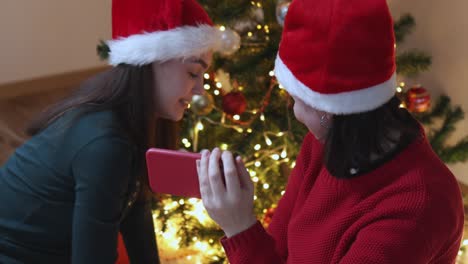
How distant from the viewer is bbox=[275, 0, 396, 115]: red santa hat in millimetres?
699

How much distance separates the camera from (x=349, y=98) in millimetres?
734

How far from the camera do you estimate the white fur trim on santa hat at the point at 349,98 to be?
0.74 m

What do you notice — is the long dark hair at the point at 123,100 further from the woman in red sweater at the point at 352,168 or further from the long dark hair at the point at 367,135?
the long dark hair at the point at 367,135

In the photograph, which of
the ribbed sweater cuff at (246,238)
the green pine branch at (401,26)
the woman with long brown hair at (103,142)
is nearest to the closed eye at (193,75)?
the woman with long brown hair at (103,142)

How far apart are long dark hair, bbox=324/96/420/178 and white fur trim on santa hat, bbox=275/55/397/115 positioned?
0.8 inches

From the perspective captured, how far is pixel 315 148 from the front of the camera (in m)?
0.93

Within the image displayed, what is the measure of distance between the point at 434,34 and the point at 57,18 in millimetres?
1995

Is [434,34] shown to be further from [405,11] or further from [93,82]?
[93,82]

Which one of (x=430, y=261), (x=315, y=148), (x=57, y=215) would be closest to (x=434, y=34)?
(x=315, y=148)

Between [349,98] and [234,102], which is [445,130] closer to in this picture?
[234,102]

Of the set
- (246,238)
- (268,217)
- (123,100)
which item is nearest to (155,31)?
(123,100)

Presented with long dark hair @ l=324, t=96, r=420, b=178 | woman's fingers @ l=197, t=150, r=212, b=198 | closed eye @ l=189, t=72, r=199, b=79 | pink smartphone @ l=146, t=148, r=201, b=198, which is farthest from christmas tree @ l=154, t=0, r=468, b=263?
long dark hair @ l=324, t=96, r=420, b=178

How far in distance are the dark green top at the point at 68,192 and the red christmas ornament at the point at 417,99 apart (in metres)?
1.00

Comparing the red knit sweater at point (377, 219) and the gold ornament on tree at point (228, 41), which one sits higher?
the gold ornament on tree at point (228, 41)
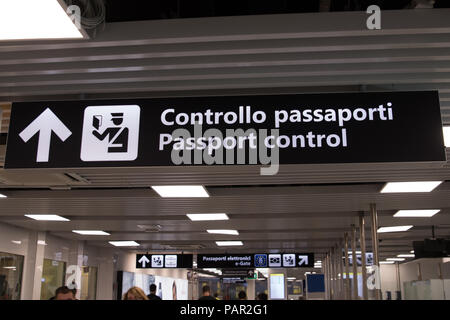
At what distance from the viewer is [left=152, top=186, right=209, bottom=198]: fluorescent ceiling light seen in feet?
24.2

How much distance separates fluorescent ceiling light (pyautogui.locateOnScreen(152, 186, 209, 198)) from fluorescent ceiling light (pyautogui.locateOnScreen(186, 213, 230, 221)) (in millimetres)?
2212

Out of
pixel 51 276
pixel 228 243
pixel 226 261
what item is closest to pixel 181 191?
pixel 51 276

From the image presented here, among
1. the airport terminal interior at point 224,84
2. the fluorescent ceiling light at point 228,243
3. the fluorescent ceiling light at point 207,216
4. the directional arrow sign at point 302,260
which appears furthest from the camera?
the directional arrow sign at point 302,260

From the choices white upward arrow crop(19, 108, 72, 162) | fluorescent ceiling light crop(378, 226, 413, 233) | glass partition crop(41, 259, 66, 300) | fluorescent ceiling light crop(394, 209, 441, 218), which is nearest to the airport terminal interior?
white upward arrow crop(19, 108, 72, 162)

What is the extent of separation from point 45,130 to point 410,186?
5687 millimetres

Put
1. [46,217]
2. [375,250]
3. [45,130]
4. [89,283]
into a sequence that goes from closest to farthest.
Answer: [45,130], [375,250], [46,217], [89,283]

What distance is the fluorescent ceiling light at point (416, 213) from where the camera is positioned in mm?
9962

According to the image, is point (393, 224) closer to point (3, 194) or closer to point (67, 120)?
point (3, 194)

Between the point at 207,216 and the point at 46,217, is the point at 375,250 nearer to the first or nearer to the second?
the point at 207,216

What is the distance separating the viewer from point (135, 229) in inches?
504

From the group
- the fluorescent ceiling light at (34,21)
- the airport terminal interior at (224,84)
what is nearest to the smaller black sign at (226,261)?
the airport terminal interior at (224,84)

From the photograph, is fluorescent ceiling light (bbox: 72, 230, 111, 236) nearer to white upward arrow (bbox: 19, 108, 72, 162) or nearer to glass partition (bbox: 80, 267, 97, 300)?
glass partition (bbox: 80, 267, 97, 300)

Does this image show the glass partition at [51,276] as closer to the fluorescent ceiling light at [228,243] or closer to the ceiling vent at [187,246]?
the ceiling vent at [187,246]

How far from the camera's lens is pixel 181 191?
763cm
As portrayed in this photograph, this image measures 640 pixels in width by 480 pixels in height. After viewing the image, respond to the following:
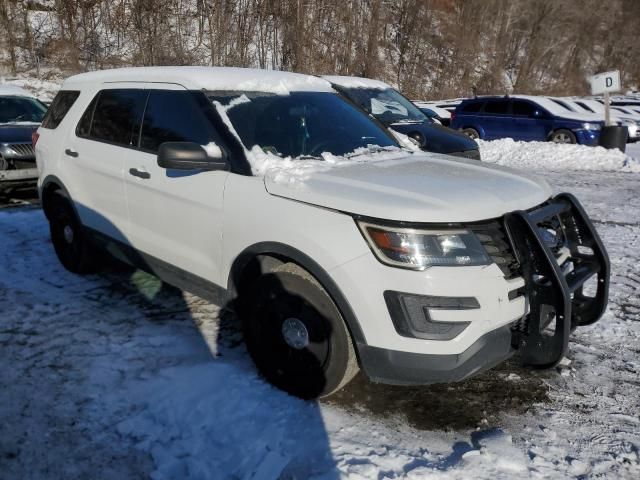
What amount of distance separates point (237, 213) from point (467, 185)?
130 cm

□ □ □

• [EXERCISE BRIEF] Convert the lines above into a JSON list of strings with one string per line, skipping blank lines and leaving out the pictures.

• [OUTPUT]
[
  "How distant from the viewer is bbox=[275, 0, 396, 115]: red santa hat in millimetres?",
  "699",
  "How much distance separates the camera from (x=349, y=98) in millimetres?",
  "734",
  "How far from the camera do you estimate the white fur trim on santa hat at the point at 349,98 to be?",
  "0.74 m",
  "What do you notice — is the long dark hair at the point at 123,100 further from the woman in red sweater at the point at 352,168 or further from the long dark hair at the point at 367,135?",
  "the long dark hair at the point at 367,135",
  "In the photograph, which of",
  "the ribbed sweater cuff at (246,238)",
  "the green pine branch at (401,26)",
  "the woman with long brown hair at (103,142)",
  "is nearest to the closed eye at (193,75)?",
  "the woman with long brown hair at (103,142)",
  "How far apart are long dark hair, bbox=324/96/420/178 and white fur trim on santa hat, bbox=275/55/397/115 positioned?",
  "0.8 inches",
  "From the perspective captured, how far is pixel 315 148 from the front of the camera (in m)?",
  "0.93",
  "Within the image displayed, what is the measure of distance between the point at 434,34 and the point at 57,18 in millimetres?",
  "1995",
  "Is [434,34] shown to be further from [405,11] or further from [93,82]?",
  "[93,82]",
  "Which one of (x=430, y=261), (x=315, y=148), (x=57, y=215) would be closest to (x=434, y=34)?",
  "(x=315, y=148)",
  "Between [349,98] and [234,102], which is [445,130] closer to in this picture?",
  "[234,102]",
  "Of the set",
  "- (246,238)",
  "- (268,217)",
  "- (123,100)",
  "which item is nearest to (155,31)?",
  "(123,100)",
  "Presented with long dark hair @ l=324, t=96, r=420, b=178 | woman's fingers @ l=197, t=150, r=212, b=198 | closed eye @ l=189, t=72, r=199, b=79 | pink smartphone @ l=146, t=148, r=201, b=198, which is farthest from christmas tree @ l=154, t=0, r=468, b=263?",
  "long dark hair @ l=324, t=96, r=420, b=178",
  "How far in distance are the dark green top at the point at 68,192 and the red christmas ornament at the point at 417,99 apart (in metres)?",
  "1.00",
  "Comparing the red knit sweater at point (377, 219) and the gold ornament on tree at point (228, 41), which one sits higher?",
  "the gold ornament on tree at point (228, 41)",
  "At what distance from the viewer is [left=152, top=186, right=209, bottom=198]: fluorescent ceiling light seen in feet?",
  "24.2",
  "How much distance separates fluorescent ceiling light (pyautogui.locateOnScreen(152, 186, 209, 198)) from fluorescent ceiling light (pyautogui.locateOnScreen(186, 213, 230, 221)) (in millimetres)?",
  "2212",
  "Out of",
  "pixel 51 276",
  "pixel 228 243",
  "pixel 226 261",
  "what item is closest to pixel 181 191?",
  "pixel 51 276",
  "From the image presented here, among",
  "1. the airport terminal interior at point 224,84",
  "2. the fluorescent ceiling light at point 228,243",
  "3. the fluorescent ceiling light at point 207,216",
  "4. the directional arrow sign at point 302,260",
  "which appears furthest from the camera?",
  "the directional arrow sign at point 302,260",
  "From the choices white upward arrow crop(19, 108, 72, 162) | fluorescent ceiling light crop(378, 226, 413, 233) | glass partition crop(41, 259, 66, 300) | fluorescent ceiling light crop(394, 209, 441, 218), which is nearest to the airport terminal interior?",
  "white upward arrow crop(19, 108, 72, 162)",
  "What is the extent of separation from point 45,130 to point 410,186?",
  "5687 millimetres",
  "Put",
  "1. [46,217]",
  "2. [375,250]",
  "3. [45,130]",
  "4. [89,283]",
  "into a sequence that goes from closest to farthest.",
  "Answer: [45,130], [375,250], [46,217], [89,283]",
  "What distance is the fluorescent ceiling light at point (416, 213) from where the camera is positioned in mm?",
  "9962",
  "According to the image, is point (393, 224) closer to point (3, 194) or closer to point (67, 120)?",
  "point (3, 194)",
  "Between the point at 207,216 and the point at 46,217, is the point at 375,250 nearer to the first or nearer to the second?",
  "the point at 207,216",
  "What is the distance separating the viewer from point (135, 229) in inches?",
  "504",
  "From the group",
  "- the fluorescent ceiling light at (34,21)",
  "- the airport terminal interior at (224,84)",
  "what is nearest to the smaller black sign at (226,261)?",
  "the airport terminal interior at (224,84)",
  "From the photograph, is fluorescent ceiling light (bbox: 72, 230, 111, 236) nearer to white upward arrow (bbox: 19, 108, 72, 162) or nearer to glass partition (bbox: 80, 267, 97, 300)?",
  "glass partition (bbox: 80, 267, 97, 300)",
  "Does this image show the glass partition at [51,276] as closer to the fluorescent ceiling light at [228,243] or closer to the ceiling vent at [187,246]?",
  "the ceiling vent at [187,246]",
  "How far from the camera's lens is pixel 181 191?",
  "763cm",
  "As portrayed in this photograph, this image measures 640 pixels in width by 480 pixels in height. After viewing the image, respond to the following:",
  "What amount of distance separates point (237, 213) from point (467, 185)?",
  "130 cm"
]